Even though (precautions on the part of the individual whom society tramples to bits) personal invitations had been sent out and fair warning had been given that no one without one would be admitted to the recital, reality weighed more heavily in the balance: the police lines, under the command of the celebrated Sergeant Lituma and his right-hand man Corporal Jaime Concha, gave way like tissue paper before the multitudes. They had been gathered there since the evening before, and now they (reverently) invaded the cloisters, the galleries, the stairways, the vestibules. The invited guests were obliged to enter through a secret door leading directly to the balconies above, where, crowded together behind ancient railings, they settled down to enjoy the performance.

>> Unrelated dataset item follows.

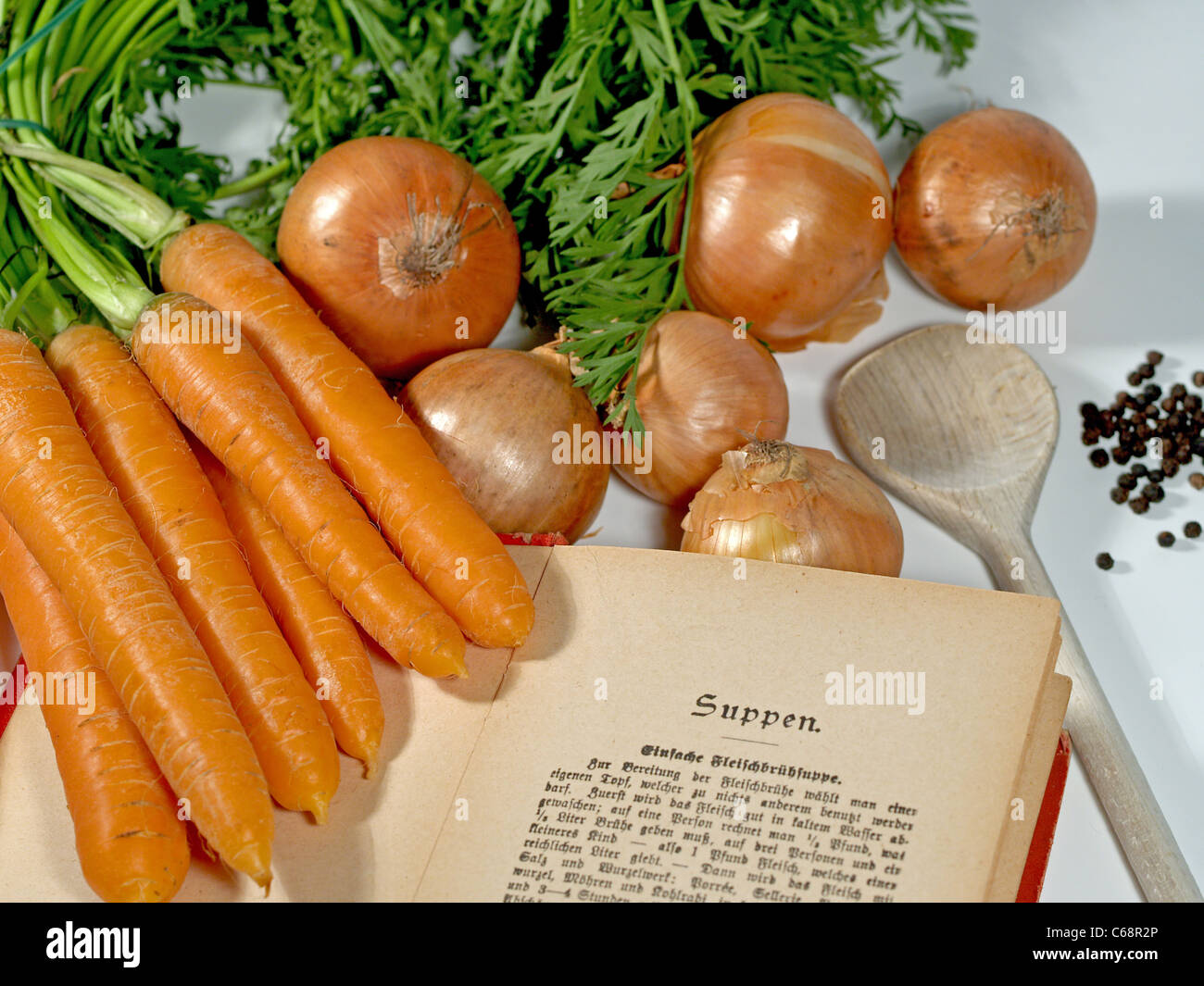 an old German cookbook side by side with carrots, onions and peppercorns and a wooden spoon - Stock Image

When, at 6 p.m., the bard (conquistador’s smile, navy-blue suit, lithe step of a gymnast, flowing golden locks) entered, escorted by his orchestra and chorus, an ovation that echoed from the rafters resounded in the chapel of Las Descalzas. As Gumercindo Maravillas knelt there, reciting an Our Father and an Ave Maria in his baritone voice, his eyes (as melting as honey?) identified, among the heads, a host of friends.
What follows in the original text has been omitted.